Comparing the two sets, we get the Pokemon in the Uber tier (ignoring those that do not exist in our dataset): Arceus, Darkrai, Dialga, Genesect, Greninja, Ho-Oh, Kyogre, Lugia, Mewtwo, Palkia, Rayquaza, Reshiram, Xerneas, Yveltal, and Zekrom.

Of the 15 pokemon in the Uber tier that exist in our dataset, 14 of them exist in our dataframe cond_600. We assume this is because of the Pokemon's raw strength, and the one Pokemon that isn't on this list is due to its moveset, or type advantage, or some other reason not explained through the stat values of the individual Pokemon.

Conclusion


From our data, we can see that the strongest Pokemon do in fact exist, and there is a strong overlap between the two sets.

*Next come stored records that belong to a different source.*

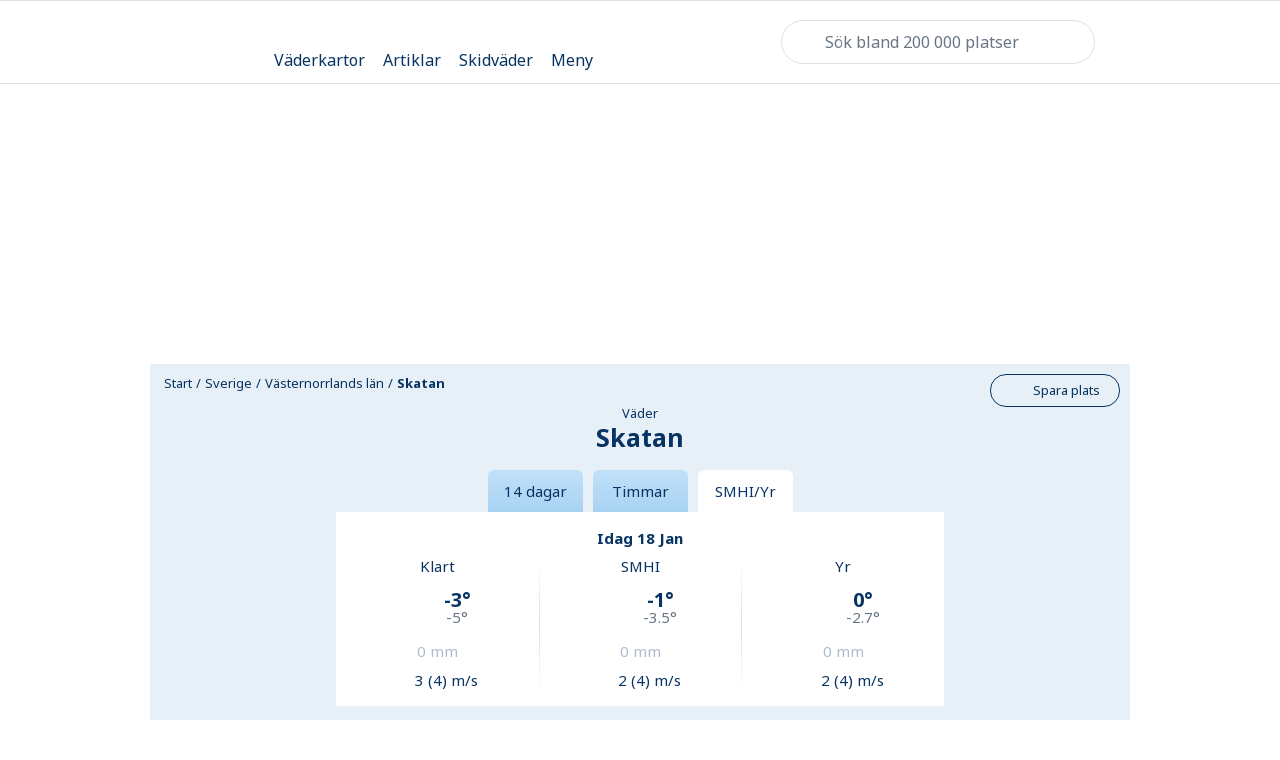

--- FILE ---
content_type: image/svg+xml
request_url: https://www.klart.se/assets/img/footer-4-16.svg
body_size: 425
content:
<svg width="1728" height="1050" viewBox="0 0 1728 984" fill="none" xmlns="http://www.w3.org/2000/svg">
<rect y="492" width="1728" height="492" fill="#E7F0F7"/>
<rect y="241" width="1728" height="251" fill="#E7F0F7"/>
<circle cx="224.48" cy="366.48" r="366.48" fill="#E7F0F7"/>
<circle cx="573.041" cy="291.99" r="277.232" fill="#E7F0F7"/>
<circle cx="881.895" cy="292.341" r="290.935" fill="#E7F0F7"/>
<circle cx="1165.45" cy="164.793" r="140.9" fill="#E7F0F7"/>
<circle cx="1380.49" cy="178.145" r="140.9" fill="#E7F0F7"/>
<circle cx="1603.26" cy="207.661" r="176.74" fill="#E7F0F7"/>
</svg>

If we wish to make a competitive team based on raw stats alone, we should pick Pokemon with the greatest Calc total value first. Note, however, that this does not take into account the moves that are available to them, nor does it take into account the abilities that the Pokemon can have.

The next step would be to analyze the different moves that Pokemon can learn, and the abilities that they can have, then compare with the Smogon tier list to see if we can see overlap like we did above.